The national broadcasters’ revenues are like capital-guaranteed investments. Through the boom, the world left you behind. When the bust came, standing still made you a winner.

In the 30 years to 2000/01, the ABC’s government revenue increased at only half the rate of economic growth. Commercial radio revenue grew at the same rate as the economy and commercial television grew twice that fast.

Today, advertiser-funded mainstream media companies are dealing with a structural shift towards online and mobile media and the cyclical downturn in advertising. They are trying to break their falls rather than scale new heights.

At the ABC and SBS, the real level of base funding is being maintained for the next three years. Then there’s more money for new things. The ABC gets $165 million over the next three years to pay for the ABC3 children’s TV channel, an increase in TV drama output to at least 90 hours a year and more than 50 “enhanced ABC Local Broadband Hubs” in the country. The SBS gets $20 million for an extra 50 hours a year of Australian programs.

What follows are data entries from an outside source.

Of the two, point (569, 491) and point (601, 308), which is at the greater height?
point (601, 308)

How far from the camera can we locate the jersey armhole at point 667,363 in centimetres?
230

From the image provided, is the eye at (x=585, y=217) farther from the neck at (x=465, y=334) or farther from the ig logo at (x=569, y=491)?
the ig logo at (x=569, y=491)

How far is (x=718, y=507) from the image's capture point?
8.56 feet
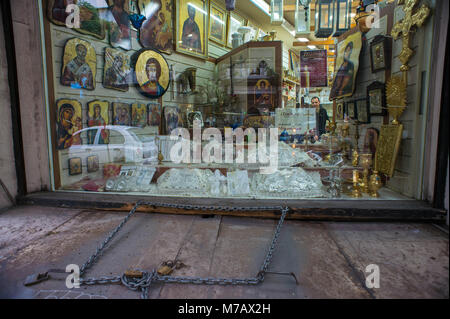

It’s not such a bad time to be a media company that gets most of its money from the government.

The budget is a clear sign that the government has changed. Whitlam and Hawke both substantially increased ABC funding, while Fraser cut it (based on annual averages paid for ABC activities excluding transmission facilities). At this stage of Howard’s first term, the ABC was working out how to deal with a 10% cut, although later spending on regional and local programming and independent documentary and drama helped restore funding to roughly the same real level of the last six Hawke/Keating years, and extra sums for digital TV facilities took total funding well above the early 1990s.

Across the broader communications sector, while Howard and some of his ministers tried to get their hands all over the ABC, they spent most of their four terms trying to get out of telecommunications by privatising Telstra.

Rudd is sending off cheques and best wishes to the national broadcasters, while sweeping back into telecoms. The $3.5 billion the ABC and SBS will get over the next three years, including about $800 million for transmission facilities, is dwarfed by the commitment to the new National Broadband Network. An “initial investment” of $4.7 billion will be a mere tip on the way to a majority government stake in a public-private venture costing $43 billion.

If it happens as promised, this new network will provide a faster, cheaper platform for the ABC and SBS to deliver content and engage with their audiences. If it doesn’t? They might be thankful for a minister with bigger things to worry about than them.

Jock Given is Professor of Media and Communications at Swinburne University’s Institute for Social Research.